**KUTIPAN**
____

Karena saya harus mencari katakata tepat yang ia terima, padahal untuk mengkaji persoalan keluarga sakinah diperlukan beberapa kali pengajian. Lalu saya jawab seringkas-ringkasnya, “Seperti keluarga Rasul”. Tak terduga ia melanjutkan,” Oooo, jadi yang dimaksud dengan keluarga sakinah itu yang istrinya banyak.” Lalu saya harus menjelaskan mengapa beliau beristri banyak, dan akhirnya berbicara banyak tentang Islam, bahwa membaca Islam itu tidak boleh satu bab lalu sudah berkesimpulan,  beginilah Islam; akan tetapi harus secara keseluruhan. Bukan hanya hukum tapi juga akhlaq. Dalam Islam, kata saya, menikah itu artinya menunaikan kewajiban, bukan menuntut hak. Jika ia beristri banyak tentu kewajibannya akan semakin banyak, bukan  haknya akan semakin bertambah.

____

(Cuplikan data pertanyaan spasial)
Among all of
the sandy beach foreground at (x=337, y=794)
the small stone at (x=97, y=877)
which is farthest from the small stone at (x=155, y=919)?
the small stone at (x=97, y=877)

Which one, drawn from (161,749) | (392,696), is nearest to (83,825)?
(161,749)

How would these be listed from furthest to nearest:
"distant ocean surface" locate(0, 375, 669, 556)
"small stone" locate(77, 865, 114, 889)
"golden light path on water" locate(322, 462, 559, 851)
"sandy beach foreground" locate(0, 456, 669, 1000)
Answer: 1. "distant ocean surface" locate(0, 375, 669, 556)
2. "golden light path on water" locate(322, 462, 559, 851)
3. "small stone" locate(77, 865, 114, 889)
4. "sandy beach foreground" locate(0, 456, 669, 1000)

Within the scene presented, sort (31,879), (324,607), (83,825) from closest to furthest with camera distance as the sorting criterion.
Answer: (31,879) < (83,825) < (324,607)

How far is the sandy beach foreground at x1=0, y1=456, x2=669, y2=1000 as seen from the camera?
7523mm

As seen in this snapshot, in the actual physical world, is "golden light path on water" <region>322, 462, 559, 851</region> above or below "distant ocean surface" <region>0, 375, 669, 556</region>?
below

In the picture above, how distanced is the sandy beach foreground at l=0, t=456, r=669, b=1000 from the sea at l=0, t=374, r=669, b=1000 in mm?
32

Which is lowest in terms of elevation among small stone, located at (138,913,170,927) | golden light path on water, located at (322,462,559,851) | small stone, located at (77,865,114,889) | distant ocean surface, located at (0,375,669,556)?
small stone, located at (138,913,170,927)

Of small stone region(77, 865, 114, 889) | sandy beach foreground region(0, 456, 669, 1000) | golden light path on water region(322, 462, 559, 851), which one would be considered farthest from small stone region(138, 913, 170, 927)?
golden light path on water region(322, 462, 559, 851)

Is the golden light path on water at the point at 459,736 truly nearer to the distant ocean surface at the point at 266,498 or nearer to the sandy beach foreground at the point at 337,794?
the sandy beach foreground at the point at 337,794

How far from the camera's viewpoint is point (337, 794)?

____

**TUGAS YANG DIKERJAKAN**
**a.** Berikan persis bagian kutipan tentang keluarga sakinah dari "Karena saya harus" sampai "akan semakin bertambah.".
**b.** Tuliskan ulang catatan dari baris yang memuat "Is the golden" sampai akhir catatan sebagai tabel Markdown berkolom No dan Baris. Kedua ujung ikut dimasukkan, tetapi baris kosong dihilangkan.
Kutipan dan catatan ini tidak saling berkaitan.

**DAFTAR JAWABAN**
**a.**
Karena saya harus mencari katakata tepat yang ia terima, padahal untuk mengkaji persoalan keluarga sakinah diperlukan beberapa kali pengajian. Lalu saya jawab seringkas-ringkasnya, “Seperti keluarga Rasul”. Tak terduga ia melanjutkan,” Oooo, jadi yang dimaksud dengan keluarga sakinah itu yang istrinya banyak.” Lalu saya harus menjelaskan mengapa beliau beristri banyak, dan akhirnya berbicara banyak tentang Islam, bahwa membaca Islam itu tidak boleh satu bab lalu sudah berkesimpulan,  beginilah Islam; akan tetapi harus secara keseluruhan. Bukan hanya hukum tapi juga akhlaq. Dalam Islam, kata saya, menikah itu artinya menunaikan kewajiban, bukan menuntut hak. Jika ia beristri banyak tentu kewajibannya akan semakin banyak, bukan  haknya akan semakin bertambah.

**b.**
| No | Baris |
|---|---|
| 1 | Is the golden light path on water at the point at 459,736 truly nearer to the distant ocean surface at the point at 266,498 or nearer to the sandy beach foreground at the point at 337,794? |
| 2 | the sandy beach foreground at the point at 337,794 |
| 3 | How far from the camera's viewpoint is point (337, 794)? |